Although most of the opposition came from Democrats defending pet domestic programs whose spending increases would be cut back, criticism was bipartisan.
One key House Republican, Assistant Minority Leader Trent Lott (R-Miss.), said that his party would repudiate the President's program for fiscal 1987 and come up with one of its own. Democratic leaders, meanwhile, said they would stage nationwide hearings on the budget next week in an attempt to discredit it.
But Senate Majority Leader Bob Dole (R-Kan.), anticipating the annual ritual of public congressional anguish over the budget, said he expects several weeks to pass before Congress gets down to the serious business of rewriting a workable budget for next year.
"I think we ought to have the rain dances for a while and let all the people howl and scream," he told reporters. "Nobody makes any sense right now."

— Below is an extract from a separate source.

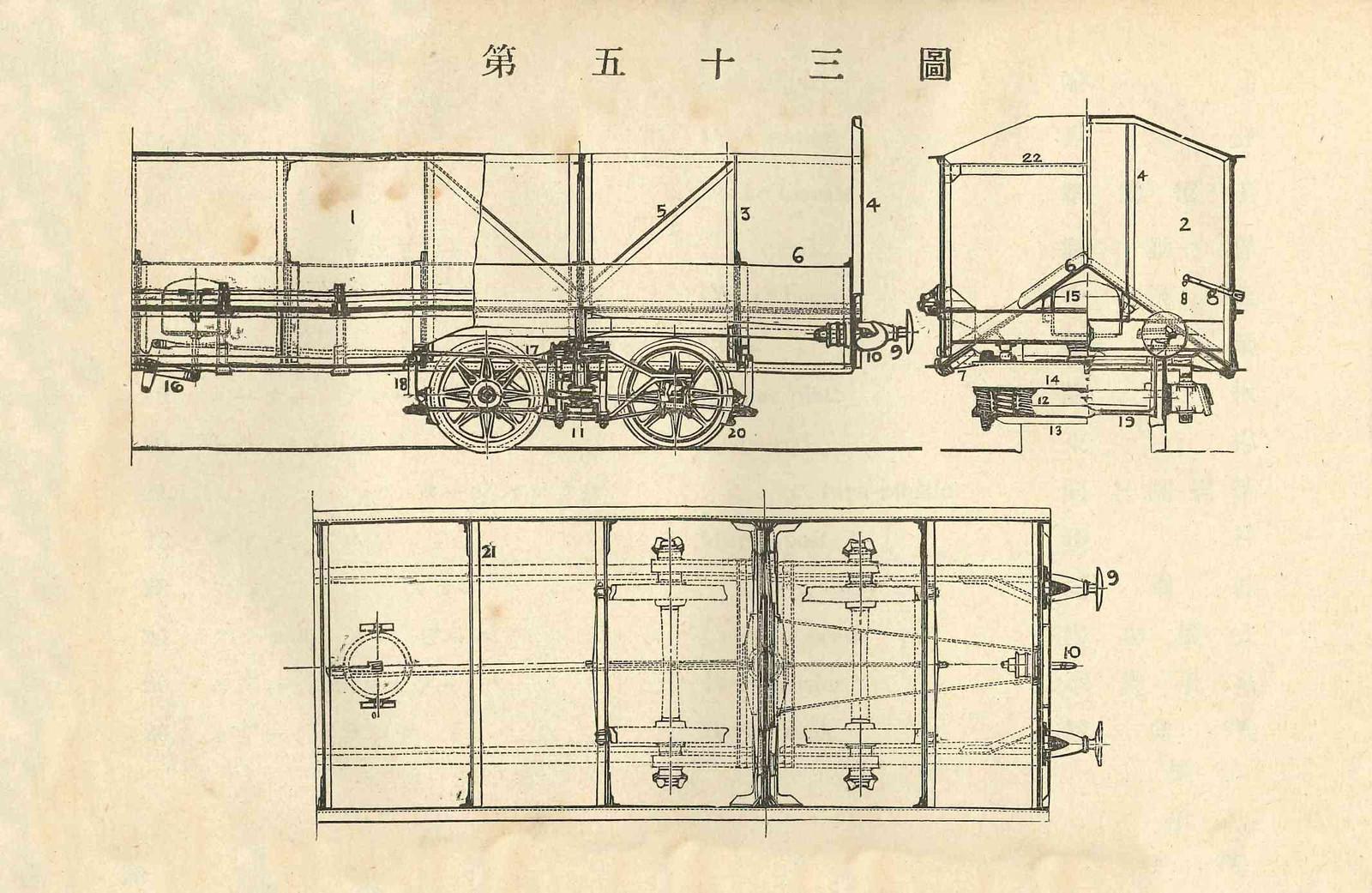 1914_152_53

Testifying before the House Appropriations Committee, Treasury Secretary James A. Baker III and Budget Director James C. Miller III sought to minimize the political confrontation by presenting the proposed cuts in domestic programs as "only $23 billion," an amount Baker said is equivalent to 5% of all domestic spending.

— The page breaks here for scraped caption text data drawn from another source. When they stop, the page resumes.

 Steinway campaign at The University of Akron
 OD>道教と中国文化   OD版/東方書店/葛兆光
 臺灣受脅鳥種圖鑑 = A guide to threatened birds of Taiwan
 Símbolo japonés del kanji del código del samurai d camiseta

The rest of the proposed deficit reductions, they explained, would come from added revenues from sales of federal assets and from proposed user fees, reduced interest on the total debt, and a small cutback in defense.
But committee Democrats indicated that they would have none of that. In a series of prepared statements, Reps. Edward P. Boland (D-Mass.), William H. Natcher (D-Ky.), Joseph P. Addabbo (D-N.Y.) and David R. Obey (D-Wis.) accused the Administration of drastic cuts in public housing, health research, health insurance and a host of other programs their various Appropriations subcommittees oversee.
By citing proposed budget authority, rather than the actual spending outlays in the budget, they calculated that defense spending would increase 12% to 13%, rather than the more modest amount the Administration claims. Miller explained that defense spending, measured by outlays, would expand 6.2%, or 3% in "real" terms after inflation--the Administration's current growth target.
Obey, chairman of the Appropriations subcommittee through which foreign aid outlays must pass, denounced as an "outrage" plans to increase that category 16%.
"If you think there's a snowball's chance in hell of my committee approving that, you're crazy," he said. "You won't get more than 20% support for this in the whole House when you are savaging what is going on in our own districts."
In his defense of the budget, Baker explained that the alternatives to the proposed program cuts are the automatic cuts mandated by the Gramm-Rudman deficit-reduction law, "or else higher taxes, cuts in defense or take a hit out of Social Security."
"You would make a mistake to say we can't cut spending further," Baker said, noting that at 6% of gross national product defense spending today is "lower than any peace-time year during the presidencies of John F. Kennedy or Lyndon B. Johnson."
Reagan Signs Message
Reagan, meanwhile, as he signed his annual economic message Thursday, told congressional leaders: "Gramm-Rudman-Hollings will be used as a shovel to dig us out of the results of deficit spending. But we will not allow it to be used as a cannon pointed on our real and legitimate defense needs."
During a brief ceremony, Reagan called the document "a blueprint" that builds on the themes he set forth in his State of the Union address Tuesday night.
Reagan's message is basically an exhaustive wish list that covers both domestic and foreign policy concerns. It includes dozens of initiatives, such as a youth subminimum wage and tuition tax credits, that the Administration has proposed in the past but has been unable to get passed in Congress.